Probabilistic filtering is an **inverse probability** approach, and it requires that we think of interaction from an unique perspective. We have to explicitly be able to write down:

* what we want to know (i.e. the **state space of intention**);
* how that will change over time (i.e. the **dynamics of intention**);
*  a model that *if we knew what the user intention was, what the expected behavior would be* (i.e. a **function mapping intention -> expected user inputs**).

Note that this last point is the **inverse** of the typical way of approaching this problem, where we would try and find a mapping from a sensors to intention, by design or by learning. 

### Why is this computational HCI?
Probabilistic filtering means writing down an **executable, statistical model** of user behavior, then **running an inference algorithm** that updates beliefs based on the way observations evolve. The **parameters** of the filter can be **learned from data**.

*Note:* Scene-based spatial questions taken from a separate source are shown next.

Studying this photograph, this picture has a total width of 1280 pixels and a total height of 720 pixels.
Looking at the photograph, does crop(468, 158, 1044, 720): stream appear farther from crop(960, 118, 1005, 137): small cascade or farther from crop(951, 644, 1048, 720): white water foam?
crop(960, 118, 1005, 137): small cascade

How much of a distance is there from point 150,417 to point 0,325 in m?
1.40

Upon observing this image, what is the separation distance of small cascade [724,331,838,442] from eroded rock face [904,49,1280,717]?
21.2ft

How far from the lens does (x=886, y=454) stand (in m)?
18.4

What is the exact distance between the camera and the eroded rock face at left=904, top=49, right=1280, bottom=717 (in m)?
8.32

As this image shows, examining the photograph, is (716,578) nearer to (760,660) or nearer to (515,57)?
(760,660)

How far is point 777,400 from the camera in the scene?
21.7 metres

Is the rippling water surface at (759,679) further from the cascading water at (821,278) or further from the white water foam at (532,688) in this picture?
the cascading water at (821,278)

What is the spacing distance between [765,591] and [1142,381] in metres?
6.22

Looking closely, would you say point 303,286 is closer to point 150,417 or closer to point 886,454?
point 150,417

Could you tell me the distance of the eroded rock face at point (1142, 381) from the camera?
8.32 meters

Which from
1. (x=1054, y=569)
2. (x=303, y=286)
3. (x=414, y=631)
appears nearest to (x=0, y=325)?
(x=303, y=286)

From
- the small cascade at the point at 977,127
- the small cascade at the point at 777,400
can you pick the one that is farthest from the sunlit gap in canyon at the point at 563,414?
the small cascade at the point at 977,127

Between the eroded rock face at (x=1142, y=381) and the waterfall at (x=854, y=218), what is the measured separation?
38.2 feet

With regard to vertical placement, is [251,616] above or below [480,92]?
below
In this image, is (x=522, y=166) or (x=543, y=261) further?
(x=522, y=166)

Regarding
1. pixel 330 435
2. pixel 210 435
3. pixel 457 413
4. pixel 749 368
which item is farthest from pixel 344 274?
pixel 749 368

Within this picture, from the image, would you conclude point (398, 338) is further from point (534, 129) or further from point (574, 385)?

This has four key elements of computational interaction:
* an explicit mathematical model of user-system behavior;
* a way of updating that model with observed data from users;
* an algorithmic element that, using this model, can apply computational power to improving interaction;
* the ability to simulate or synthesize elements of the expected user-system behavior.

It satisfies the requirement that better interfaces can be achieved via:
* improved modeling;
* better data collection;
* more powerful algorithms;  
* or increased computational power, 

rather than the workhorses of traditional HCI:
* more design ingenuity;
* and stronger evaluation.


### What are competitive approaches?
* **Crafted mappings**, where we try to find (by hand) transforms from sensors to intentions that are  simple or obvious. **Example:** a button, which has two physical states, and maps on to two intentional states via two electrical states. Pushed down = current flows = user intended to switch on. The mapping from electrical states to intentional states is **designed.**

* **Machine learned mappings**, where we train a system to recognize a class of input patterns as being representative of an intended behavior. **Example:** Finger gesture recognizer; hundreds of examples of many users performing one of N multi-touch gestures are recorded. These are used to train a random forest to classify the intended gesture. The mapping from electrical states (capacitive sensors) to intentional states is **learned**.

### Benefits
* **Robustness to noise** PFs work well even with input sensors that are noisy.
* **Robustness to poorly specified models** PFs can cope predictably even if our models are bad.
* **Robustness to intermittence** PFs can continue to sensibly interpolate when input cuts out.
* **Uncertainty estimates** PFs *know how certain they are* and this can be used in the interaction design.
* **Decoupled from real-time** PFs can infer past (smoothing), present (filtering) and future (forecasting).
* **Easy fusion of multiple input sensors** PFs are often used to solely to fuse together multiple inputs from different sensors.
* **Better feedback** PFs  offer the opportunity to give users rich insight into the process of intention decoding.
* **Flexible modeling** PFs can incorporate both fundamental modeling (e.g. physiological or cognitive models) and data-driven machine learning.

### History
* 1960s Kalman filter (Swerling, Kalman, Bucy), Extended Kalman Filter (Schmidt)
* late 1960-1990s Particle filter / sequential Monte Carlo
* 1992 Bootstrap filter (Gordon)
* 1995 Unscented Kalman Filter (Uhlmann)
* 1998 Condensation: particle filter for vision problems (Isard and Blake) 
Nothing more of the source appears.